(What you will do) Repeat word for word the stretch of the George Waldegrave-Leslie biography below that begins with "During the invasion" and stops after "17 December 1859.".

(Given passage)

= George Waldegrave-Leslie =

The Hon. George Waldgrave (later Waldegrave-Leslie), 3rd Viscount Chewton, FRSE, DL (1825–1904), was a British Liberal Party politician.

==Life==
He was born on 30 September 1825, the youngest son of the 8th Earl Waldegrave, and his wife Elizabeth Whitbread. His older brother was Samuel Waldegrave who became Bishop of Carlisle.

During the invasion scare of 1859 he raised the 1st Cinque Ports Rifle Volunteers out of the Hastings Rifle Club, which in all but name was the successor of the old Cinque Ports Volunteers of about 1789. Lady Waldegrave allowed them to set up a rifle range shooting across Ecclesbourne Glen, which they used for many years. Most of the volunteers provided their own rifles and the corps funded its own uniforms. By the middle of 1859 it had reached 70 members, and was officially adopted on 17 December 1859.

(Records)
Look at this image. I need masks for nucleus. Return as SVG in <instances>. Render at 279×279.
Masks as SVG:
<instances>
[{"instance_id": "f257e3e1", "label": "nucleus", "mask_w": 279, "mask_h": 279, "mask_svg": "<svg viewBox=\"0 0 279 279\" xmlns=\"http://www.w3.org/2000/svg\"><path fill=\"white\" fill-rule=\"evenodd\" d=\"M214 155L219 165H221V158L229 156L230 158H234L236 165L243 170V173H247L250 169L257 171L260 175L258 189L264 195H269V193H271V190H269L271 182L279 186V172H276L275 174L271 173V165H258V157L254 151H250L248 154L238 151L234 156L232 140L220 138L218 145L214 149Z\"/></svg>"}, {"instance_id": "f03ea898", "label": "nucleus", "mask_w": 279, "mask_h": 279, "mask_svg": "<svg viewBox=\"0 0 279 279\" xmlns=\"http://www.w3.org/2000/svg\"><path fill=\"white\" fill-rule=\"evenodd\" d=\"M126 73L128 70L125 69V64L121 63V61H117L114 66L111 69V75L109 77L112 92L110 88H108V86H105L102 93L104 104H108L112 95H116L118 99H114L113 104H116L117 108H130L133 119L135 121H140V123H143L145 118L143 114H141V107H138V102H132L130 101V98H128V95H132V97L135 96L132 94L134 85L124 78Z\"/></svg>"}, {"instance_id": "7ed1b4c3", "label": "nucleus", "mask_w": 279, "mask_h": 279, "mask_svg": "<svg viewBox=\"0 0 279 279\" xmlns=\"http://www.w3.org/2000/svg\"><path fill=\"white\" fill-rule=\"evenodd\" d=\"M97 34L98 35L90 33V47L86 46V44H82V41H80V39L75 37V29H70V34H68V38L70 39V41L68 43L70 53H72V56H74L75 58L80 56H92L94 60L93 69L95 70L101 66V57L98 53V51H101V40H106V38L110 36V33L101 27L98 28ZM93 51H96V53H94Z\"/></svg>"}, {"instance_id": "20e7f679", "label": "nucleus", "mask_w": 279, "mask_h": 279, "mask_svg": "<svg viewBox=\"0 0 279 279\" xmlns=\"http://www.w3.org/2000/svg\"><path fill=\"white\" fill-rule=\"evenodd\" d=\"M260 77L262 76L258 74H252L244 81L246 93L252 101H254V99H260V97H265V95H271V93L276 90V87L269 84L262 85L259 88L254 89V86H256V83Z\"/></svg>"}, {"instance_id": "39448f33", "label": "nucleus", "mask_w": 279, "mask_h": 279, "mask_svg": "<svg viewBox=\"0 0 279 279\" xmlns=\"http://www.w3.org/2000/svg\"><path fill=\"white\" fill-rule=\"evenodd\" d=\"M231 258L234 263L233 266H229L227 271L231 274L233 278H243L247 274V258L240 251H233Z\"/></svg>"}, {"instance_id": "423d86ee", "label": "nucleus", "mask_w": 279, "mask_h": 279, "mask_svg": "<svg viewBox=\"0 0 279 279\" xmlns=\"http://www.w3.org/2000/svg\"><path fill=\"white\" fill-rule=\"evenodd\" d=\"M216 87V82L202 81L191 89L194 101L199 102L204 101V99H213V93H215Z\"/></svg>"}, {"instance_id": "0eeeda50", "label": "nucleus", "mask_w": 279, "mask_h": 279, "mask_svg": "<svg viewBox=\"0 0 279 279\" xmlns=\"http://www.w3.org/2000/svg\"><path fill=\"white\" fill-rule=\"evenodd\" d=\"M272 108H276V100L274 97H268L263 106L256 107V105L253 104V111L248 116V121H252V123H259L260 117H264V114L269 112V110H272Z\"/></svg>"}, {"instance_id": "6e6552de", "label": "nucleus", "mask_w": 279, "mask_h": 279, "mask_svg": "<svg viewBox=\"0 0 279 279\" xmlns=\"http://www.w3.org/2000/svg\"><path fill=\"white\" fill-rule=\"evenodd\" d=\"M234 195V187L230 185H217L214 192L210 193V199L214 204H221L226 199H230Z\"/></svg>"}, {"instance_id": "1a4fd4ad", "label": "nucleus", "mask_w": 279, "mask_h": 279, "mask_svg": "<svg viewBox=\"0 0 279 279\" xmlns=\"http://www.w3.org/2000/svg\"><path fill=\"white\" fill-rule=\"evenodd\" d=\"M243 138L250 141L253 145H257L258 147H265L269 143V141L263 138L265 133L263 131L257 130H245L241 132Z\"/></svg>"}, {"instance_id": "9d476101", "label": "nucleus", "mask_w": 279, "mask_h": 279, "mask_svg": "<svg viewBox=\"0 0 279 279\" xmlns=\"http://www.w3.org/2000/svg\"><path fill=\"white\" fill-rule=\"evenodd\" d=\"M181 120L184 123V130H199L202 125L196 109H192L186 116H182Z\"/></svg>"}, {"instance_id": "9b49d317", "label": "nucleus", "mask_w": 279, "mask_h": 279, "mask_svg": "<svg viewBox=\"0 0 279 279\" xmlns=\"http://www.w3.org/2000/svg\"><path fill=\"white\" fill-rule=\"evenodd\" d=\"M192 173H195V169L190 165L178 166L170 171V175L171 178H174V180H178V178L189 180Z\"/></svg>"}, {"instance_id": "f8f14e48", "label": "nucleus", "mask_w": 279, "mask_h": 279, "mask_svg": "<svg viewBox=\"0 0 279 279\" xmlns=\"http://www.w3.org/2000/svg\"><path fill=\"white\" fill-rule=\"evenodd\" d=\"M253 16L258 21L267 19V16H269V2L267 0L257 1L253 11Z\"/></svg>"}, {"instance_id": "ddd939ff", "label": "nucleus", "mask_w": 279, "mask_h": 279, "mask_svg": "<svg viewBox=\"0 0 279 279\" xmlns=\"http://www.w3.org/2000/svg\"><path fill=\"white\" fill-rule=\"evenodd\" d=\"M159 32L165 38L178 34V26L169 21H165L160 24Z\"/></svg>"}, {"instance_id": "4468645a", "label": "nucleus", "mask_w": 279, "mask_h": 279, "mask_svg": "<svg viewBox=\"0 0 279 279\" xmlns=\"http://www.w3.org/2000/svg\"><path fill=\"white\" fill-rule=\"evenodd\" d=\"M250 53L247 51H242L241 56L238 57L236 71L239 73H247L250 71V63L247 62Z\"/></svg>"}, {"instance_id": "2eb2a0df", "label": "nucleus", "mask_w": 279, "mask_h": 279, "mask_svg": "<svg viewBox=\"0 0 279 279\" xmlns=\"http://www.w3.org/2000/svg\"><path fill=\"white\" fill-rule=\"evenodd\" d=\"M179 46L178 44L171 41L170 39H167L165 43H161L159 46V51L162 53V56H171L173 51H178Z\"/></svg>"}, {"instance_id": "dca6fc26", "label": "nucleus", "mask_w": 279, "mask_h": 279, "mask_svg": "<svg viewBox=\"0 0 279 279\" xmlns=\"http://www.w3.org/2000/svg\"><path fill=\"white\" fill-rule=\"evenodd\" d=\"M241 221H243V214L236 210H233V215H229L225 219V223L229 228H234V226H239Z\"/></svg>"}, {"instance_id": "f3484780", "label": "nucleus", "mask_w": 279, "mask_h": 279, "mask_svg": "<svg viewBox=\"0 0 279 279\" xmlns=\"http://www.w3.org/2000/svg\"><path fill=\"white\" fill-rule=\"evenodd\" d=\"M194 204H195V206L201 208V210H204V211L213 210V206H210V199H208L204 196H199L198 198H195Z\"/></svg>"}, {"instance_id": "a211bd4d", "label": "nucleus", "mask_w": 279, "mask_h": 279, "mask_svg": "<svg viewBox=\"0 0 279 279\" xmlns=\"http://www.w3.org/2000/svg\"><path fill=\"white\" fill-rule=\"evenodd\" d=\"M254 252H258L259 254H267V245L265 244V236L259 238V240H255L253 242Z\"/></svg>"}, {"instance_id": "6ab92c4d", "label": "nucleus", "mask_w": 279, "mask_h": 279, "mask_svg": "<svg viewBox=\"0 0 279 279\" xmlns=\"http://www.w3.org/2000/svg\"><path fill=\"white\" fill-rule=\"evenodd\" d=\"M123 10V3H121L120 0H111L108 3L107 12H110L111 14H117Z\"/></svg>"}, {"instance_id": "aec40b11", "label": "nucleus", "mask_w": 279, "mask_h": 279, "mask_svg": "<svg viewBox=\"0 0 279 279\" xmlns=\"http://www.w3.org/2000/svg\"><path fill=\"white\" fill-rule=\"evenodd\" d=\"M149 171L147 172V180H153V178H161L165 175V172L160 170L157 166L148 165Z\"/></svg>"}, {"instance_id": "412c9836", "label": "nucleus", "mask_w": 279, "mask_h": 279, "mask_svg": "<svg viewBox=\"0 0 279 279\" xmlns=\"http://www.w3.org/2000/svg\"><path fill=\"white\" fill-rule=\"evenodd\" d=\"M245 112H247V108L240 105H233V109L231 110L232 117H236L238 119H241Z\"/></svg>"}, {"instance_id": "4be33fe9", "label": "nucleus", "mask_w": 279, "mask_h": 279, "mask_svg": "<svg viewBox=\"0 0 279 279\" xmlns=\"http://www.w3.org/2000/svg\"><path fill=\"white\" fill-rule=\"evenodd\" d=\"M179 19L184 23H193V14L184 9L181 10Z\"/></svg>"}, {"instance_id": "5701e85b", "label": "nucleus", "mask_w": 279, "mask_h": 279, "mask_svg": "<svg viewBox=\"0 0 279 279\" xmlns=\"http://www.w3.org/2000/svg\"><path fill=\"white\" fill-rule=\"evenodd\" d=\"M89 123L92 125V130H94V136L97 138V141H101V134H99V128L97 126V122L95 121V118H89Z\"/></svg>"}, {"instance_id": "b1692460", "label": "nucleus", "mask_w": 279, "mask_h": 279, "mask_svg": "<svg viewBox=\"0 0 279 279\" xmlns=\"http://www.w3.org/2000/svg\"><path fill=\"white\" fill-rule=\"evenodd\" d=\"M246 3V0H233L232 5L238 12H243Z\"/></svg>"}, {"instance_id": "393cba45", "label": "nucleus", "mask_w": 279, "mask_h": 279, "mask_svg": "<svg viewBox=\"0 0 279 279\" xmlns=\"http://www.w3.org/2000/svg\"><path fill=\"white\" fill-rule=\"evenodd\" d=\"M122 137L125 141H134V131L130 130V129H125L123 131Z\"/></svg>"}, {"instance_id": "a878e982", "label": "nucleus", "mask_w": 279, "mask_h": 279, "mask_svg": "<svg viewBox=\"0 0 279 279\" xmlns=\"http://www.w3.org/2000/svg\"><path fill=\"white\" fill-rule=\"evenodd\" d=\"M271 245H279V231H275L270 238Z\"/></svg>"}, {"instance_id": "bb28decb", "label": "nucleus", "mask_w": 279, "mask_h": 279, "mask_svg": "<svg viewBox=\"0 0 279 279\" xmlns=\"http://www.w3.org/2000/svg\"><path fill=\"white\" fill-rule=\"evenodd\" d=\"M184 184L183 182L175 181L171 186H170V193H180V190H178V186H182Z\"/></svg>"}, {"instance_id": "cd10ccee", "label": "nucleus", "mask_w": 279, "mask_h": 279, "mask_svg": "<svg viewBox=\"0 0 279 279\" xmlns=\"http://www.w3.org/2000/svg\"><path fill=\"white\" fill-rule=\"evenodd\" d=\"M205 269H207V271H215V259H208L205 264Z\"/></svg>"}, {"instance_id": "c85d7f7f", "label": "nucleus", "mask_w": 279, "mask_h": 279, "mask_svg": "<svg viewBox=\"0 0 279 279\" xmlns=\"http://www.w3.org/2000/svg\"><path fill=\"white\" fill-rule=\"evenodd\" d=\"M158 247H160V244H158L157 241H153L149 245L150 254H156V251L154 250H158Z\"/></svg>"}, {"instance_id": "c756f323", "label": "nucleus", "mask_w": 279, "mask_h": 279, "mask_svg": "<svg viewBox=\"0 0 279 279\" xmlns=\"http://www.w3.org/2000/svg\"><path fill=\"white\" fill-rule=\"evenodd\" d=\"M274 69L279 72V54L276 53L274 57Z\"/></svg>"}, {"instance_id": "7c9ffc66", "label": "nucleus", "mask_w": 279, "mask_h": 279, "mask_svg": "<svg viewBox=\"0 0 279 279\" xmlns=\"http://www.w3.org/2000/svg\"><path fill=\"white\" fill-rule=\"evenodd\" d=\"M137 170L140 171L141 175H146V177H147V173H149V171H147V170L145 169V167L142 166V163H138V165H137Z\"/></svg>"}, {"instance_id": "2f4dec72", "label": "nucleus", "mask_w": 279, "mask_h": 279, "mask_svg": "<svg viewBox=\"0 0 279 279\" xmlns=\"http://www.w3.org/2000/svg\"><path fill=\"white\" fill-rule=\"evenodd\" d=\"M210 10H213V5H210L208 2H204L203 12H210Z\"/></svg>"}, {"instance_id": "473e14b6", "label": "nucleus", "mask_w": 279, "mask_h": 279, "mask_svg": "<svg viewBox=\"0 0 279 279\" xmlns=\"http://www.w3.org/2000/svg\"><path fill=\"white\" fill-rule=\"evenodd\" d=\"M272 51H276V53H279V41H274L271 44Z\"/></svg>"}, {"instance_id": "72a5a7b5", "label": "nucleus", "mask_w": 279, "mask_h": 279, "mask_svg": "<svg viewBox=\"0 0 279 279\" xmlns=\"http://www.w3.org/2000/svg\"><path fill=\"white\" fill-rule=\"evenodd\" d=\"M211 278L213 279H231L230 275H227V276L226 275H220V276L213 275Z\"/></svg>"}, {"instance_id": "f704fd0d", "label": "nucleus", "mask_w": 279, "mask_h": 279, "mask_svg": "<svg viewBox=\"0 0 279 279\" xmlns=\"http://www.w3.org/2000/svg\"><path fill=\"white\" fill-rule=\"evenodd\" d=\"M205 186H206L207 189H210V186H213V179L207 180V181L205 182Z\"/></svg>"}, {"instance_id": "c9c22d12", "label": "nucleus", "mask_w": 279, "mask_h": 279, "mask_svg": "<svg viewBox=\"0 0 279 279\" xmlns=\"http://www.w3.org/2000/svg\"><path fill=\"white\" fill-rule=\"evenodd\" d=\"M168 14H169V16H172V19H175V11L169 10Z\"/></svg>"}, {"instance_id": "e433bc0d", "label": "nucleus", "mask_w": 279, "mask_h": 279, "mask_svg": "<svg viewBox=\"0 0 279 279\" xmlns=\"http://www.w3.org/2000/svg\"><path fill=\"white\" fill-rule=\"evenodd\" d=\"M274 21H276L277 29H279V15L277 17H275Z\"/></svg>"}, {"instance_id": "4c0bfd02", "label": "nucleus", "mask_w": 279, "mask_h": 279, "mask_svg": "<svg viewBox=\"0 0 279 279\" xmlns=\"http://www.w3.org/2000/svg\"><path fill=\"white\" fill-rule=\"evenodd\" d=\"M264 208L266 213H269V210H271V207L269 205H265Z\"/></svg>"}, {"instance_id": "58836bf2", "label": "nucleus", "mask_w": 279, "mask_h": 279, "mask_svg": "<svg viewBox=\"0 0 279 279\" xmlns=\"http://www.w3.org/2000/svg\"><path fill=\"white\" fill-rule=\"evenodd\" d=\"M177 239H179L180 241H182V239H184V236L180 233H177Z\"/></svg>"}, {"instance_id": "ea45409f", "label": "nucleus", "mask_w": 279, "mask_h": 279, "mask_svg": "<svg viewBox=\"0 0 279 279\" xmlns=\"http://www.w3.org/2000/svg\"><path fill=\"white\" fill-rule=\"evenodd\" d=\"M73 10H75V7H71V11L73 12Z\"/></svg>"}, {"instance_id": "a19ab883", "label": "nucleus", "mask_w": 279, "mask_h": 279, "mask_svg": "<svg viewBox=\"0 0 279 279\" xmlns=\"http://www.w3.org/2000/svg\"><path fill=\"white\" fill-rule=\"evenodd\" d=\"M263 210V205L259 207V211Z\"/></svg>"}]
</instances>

(Answer to the exercise)
During the invasion scare of 1859 he raised the 1st Cinque Ports Rifle Volunteers out of the Hastings Rifle Club, which in all but name was the successor of the old Cinque Ports Volunteers of about 1789. Lady Waldegrave allowed them to set up a rifle range shooting across Ecclesbourne Glen, which they used for many years. Most of the volunteers provided their own rifles and the corps funded its own uniforms. By the middle of 1859 it had reached 70 members, and was officially adopted on 17 December 1859.